BAGHDAD: With parliament summoned to elect a new Iraqi president, the Kurds’ two historic parties are for the first time contesting the post which is reserved for a Kurd.
The election in Baghdad could take place as early as Monday, a day after parliamentary polls in autonomous Iraqi Kurdistan and one year after the Kurds’ ill-fated independence referendum.
The presidency has been reserved for the Kurds since Iraq’s first multi-party elections in 2005, held two years after the US-led invasion that toppled dictator Saddam Hussein.
Under a tacit accord between the Kurdistan Democratic Party (KDP) and the Patriotic Union of Kurdistan, the PUK would hold the federal presidency and the KDP the post of Iraqi Kurdistan’s president.
The late Jalal Talabani served as federal president for eight years.
But the Iraqi Kurdish presidency has been left vacant since KDP leader Masoud Barzani resigned at the end of his mandate in the wake of the September 2017 referendum that he championed.
The KDP and PUK candidates for president of Iraq, where the prime minister is head of government in the post-Saddam era, have been touring the south of the country to lobby support and win the backing of deputies in the federal parliament.
The PUK’s Barham Saleh, a 58-year-old moderate, has served in both administrations, as Iraqi deputy premier and Kurdish prime minister.
His rival for the post of president is the KDP’s Fuad Hussein, a 69-year-old former chief of staff for Barzani and veteran of the opposition to Saddam.
Unlike most Kurds, he is a Shiite, a factor likely to win support from members of the Shiite-majority parliament.
A vote is scheduled for 1700 GMT on Monday, unless the two parties unite behind a single candidate.
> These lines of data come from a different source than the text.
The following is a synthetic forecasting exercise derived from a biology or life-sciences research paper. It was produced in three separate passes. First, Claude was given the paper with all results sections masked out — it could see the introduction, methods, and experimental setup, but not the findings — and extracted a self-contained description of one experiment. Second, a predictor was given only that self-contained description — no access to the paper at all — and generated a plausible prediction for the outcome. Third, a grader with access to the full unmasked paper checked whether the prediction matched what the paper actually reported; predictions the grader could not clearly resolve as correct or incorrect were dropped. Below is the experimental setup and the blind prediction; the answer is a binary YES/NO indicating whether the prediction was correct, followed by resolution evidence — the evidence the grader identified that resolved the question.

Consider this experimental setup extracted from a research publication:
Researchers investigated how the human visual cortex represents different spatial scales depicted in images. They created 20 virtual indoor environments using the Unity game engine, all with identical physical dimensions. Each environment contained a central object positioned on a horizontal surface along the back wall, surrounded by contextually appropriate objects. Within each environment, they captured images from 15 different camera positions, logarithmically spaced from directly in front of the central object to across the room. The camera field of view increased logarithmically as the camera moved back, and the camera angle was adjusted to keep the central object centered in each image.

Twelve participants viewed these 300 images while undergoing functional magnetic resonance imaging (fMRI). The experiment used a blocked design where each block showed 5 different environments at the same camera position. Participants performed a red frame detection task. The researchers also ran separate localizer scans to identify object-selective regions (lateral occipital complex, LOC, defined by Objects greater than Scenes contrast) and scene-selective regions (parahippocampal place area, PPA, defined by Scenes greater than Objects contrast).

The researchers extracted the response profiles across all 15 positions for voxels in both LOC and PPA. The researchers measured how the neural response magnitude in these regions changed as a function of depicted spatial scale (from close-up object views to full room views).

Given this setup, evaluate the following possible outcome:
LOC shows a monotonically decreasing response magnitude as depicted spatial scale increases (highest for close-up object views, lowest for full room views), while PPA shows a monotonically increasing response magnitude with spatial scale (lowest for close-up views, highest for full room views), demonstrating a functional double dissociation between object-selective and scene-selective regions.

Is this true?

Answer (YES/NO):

Under the constitution, if no candidate wins a two-thirds majority, the contest can be rerun on Tuesday or at a later date.
Iraq’s parliament has chosen a speaker of the house but the post of prime minister has yet to be decided, more than four months after legislative elections.
In Iraq, the speaker of parliament is always a Sunni Arab while the prime minister is Shiite and the president a Kurd.
Parliamentary coalitions — which bring together lists of Shiites, Sunnis and Kurds — must agree on the selection of the three positions.
Iraq’s Kurds have been a key US partner in the war against the Daesh and had hoped their role would boost international support for statehood.
But a massive “yes” vote in the referendum for independence, deemed illegal by Iraq’s federal government, backfired on the oil-rich autonomous Kurdish region.
Baghdad imposed economic penalties and sent federal troops to push Kurdish forces out of oil fields vital for the region’s economy, depriving it of a key lifeline.